TensorFlow Fundamentals
Notebook on fundamental concepts of tensorflow
- Fundamental concepts of TensorFlow:
- Introduction to Tensors
- Creating tensors with tf.Variable:
- Creating random tensors:
- shuffle the order of elements in a tensor
- Other ways to make tensors
- Turn Numpy arrays into tensors:
- Getting Information from tensors:
- Indexing tensors:
- Manipulating tensors(tensors operations):
- Matrix Multiplication in TensorFlow:
- Changing the datatype of a tensor
- Aggregating tensors
- Find the positional maximum and minimum
- Squeezing a tensor (removing all single dimensions)
- One hot encoding tensors
- More on math functions:
- Tensors and NumPy
- Using @tf.function
- Using GPUs:
- Solutions to the Exercises given in the tutorial Notebook:
Fundamental concepts of TensorFlow:
This notebook is an account of my working for the Tensorflow tutorial by Daniel Bourke on Youtube.

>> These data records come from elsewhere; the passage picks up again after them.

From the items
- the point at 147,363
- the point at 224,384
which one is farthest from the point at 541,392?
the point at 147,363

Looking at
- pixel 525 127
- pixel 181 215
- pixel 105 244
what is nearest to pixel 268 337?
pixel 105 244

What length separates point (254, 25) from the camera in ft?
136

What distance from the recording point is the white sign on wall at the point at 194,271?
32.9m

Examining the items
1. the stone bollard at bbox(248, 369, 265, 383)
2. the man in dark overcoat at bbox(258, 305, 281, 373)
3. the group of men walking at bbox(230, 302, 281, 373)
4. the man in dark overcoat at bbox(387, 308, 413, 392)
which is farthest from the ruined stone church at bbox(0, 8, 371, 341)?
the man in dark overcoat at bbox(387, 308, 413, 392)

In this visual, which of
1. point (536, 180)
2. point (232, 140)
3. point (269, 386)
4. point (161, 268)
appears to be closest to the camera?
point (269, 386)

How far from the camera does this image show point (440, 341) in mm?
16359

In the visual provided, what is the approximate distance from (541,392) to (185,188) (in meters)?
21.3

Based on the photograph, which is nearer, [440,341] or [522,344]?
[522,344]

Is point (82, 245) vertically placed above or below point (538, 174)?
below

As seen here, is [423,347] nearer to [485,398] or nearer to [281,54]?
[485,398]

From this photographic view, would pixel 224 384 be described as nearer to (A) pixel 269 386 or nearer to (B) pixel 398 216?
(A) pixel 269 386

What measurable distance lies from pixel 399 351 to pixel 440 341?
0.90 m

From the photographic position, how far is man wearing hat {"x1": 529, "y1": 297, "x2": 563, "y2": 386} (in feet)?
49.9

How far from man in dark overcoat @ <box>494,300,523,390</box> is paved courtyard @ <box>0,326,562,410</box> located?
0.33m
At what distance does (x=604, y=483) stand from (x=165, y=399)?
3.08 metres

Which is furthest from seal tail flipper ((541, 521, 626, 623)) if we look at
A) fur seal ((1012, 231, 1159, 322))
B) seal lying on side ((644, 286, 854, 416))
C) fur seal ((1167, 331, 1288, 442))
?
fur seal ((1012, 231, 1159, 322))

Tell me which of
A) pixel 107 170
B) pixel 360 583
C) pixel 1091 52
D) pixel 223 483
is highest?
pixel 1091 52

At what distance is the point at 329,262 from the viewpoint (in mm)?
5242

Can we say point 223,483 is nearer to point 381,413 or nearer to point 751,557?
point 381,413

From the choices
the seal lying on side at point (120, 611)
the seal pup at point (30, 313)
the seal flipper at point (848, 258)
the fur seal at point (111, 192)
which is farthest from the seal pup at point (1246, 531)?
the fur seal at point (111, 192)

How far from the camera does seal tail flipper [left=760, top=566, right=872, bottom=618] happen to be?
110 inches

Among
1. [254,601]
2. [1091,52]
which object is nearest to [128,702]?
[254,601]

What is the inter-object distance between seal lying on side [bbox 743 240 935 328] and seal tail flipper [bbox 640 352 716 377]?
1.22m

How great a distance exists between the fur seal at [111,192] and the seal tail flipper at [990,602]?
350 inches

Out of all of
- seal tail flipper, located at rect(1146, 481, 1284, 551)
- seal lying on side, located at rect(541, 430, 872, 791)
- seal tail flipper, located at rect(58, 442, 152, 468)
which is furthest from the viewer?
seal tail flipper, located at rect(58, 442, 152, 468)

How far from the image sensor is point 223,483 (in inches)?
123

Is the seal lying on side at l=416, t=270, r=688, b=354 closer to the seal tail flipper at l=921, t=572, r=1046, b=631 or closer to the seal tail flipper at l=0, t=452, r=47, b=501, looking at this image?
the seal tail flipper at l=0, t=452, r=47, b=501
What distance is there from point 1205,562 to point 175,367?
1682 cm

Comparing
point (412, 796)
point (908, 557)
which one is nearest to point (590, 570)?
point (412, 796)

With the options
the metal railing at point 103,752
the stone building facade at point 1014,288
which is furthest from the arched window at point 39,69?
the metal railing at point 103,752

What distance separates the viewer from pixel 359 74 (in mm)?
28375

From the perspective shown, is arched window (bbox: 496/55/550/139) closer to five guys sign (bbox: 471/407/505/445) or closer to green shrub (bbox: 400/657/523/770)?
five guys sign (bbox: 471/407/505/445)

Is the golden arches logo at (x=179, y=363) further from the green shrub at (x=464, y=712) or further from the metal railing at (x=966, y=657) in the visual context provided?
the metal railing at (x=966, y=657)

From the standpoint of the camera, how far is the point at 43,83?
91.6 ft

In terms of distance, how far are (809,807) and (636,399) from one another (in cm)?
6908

The Notebook covers key concepts of tensorflow essential for Deep Learning. It also highlights key points of using the various methods of TensorFlow library and also notes the possible common errors we are going to encounter during tensorflow. The possible fixes for the errors are also included in the notebook.
TensorFlow:
TensorFlow is google's open-source end to end machine learning library. The basic units of the library are tensors which are generalization of matrices to higher dimensions. TensorFlow library helps in doing the computation of tensors faster by accelerating the computation process through GPUs/TPUs.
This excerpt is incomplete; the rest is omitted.